We have lost the ability to delete icons by clicking Adjust on them, as the writable icons intercept the mouse clicks, but this arrangement will do for demonstration purposes.
So there you are, we've covered indirected data and writable icons in one fell swoop. There are three main uses for indirected data:
Now for one last experiment. Change line 400 in PROCinit so that it now reads:
370 DEFPROCinit 380 REM initialisation before polling loop starts 390 DIM b% 1023,ind% 50 400 $ind%=STR$~PAGE 410 quit%=FALSE 420 PROCcreate_window 430 ENDPROC 440 :
This puts the value of PAGE, which is where the program starts in memory, into the buffer in hexadecimal form.
After saving the !RunImage file (you can find it as page_051), start up the application several times by double-clicking on its icon more than once, so that you have a string of icons on the icon bar. Open a window for each one and click Select once in each, to produce one icon, which should show the value of PAGE for that version of the application.

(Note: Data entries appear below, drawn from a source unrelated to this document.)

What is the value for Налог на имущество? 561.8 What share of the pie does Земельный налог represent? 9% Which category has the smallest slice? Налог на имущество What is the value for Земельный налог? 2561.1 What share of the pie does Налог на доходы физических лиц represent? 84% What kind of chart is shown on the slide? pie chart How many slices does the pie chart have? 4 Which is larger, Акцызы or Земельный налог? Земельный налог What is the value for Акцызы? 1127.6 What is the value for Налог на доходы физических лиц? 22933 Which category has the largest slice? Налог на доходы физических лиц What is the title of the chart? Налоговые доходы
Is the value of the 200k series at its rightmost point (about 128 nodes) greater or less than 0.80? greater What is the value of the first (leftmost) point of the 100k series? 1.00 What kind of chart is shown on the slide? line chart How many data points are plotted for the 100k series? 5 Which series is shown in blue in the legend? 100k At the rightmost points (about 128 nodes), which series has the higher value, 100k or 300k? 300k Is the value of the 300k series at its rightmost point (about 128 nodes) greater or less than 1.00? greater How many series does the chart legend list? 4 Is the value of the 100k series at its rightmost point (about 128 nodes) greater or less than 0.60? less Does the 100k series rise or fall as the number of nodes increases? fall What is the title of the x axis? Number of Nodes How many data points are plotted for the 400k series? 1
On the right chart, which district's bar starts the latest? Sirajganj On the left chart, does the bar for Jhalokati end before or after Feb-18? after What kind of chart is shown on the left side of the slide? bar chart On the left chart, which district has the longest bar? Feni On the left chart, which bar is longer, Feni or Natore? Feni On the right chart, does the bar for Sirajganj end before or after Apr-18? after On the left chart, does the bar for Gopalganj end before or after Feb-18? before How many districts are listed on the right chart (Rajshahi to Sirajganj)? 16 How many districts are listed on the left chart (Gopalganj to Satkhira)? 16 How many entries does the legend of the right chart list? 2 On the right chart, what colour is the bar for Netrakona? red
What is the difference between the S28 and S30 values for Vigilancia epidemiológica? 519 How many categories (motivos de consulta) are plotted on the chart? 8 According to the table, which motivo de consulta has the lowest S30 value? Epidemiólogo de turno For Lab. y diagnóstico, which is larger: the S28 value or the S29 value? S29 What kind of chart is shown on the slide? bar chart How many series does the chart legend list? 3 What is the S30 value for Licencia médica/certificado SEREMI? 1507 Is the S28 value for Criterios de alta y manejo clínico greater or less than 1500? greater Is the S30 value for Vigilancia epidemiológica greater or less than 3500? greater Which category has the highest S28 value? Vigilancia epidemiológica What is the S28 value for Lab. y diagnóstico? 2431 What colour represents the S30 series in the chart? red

... all sorts of things are possible ...
You will find that all the icons will show the same value, probably &8F00. Surely, though, this would mean that all the identical versions of our application start at the same address in memory. Is that possible? With RISC OS, all sorts of things are possible.
In this case, the explanation is that the memory map is not fixed. The memory controller moves RAM around the map in blocks of 8K, 16K or 32K, depending on whether your machine has one, two or four megabytes (or 4K in the Risc PC and later machines). Each time you start up an application, a block of memory is allocated to it whose size is determined by the WimpSlot instruction in the !Run file. The memory controller switches between the blocks during calls to Wimp_Poll. Each block is given the start address &8000, which is where a !RunImage file would start if it were written in machine code. In the case of a Basic program, though, the first 3¾K is used for Basic's variables, which is why PAGE is at &8F00.
Because only one application is actually running at any one moment, the banks of RAM can be switched in and out, so they can all occupy the same address space.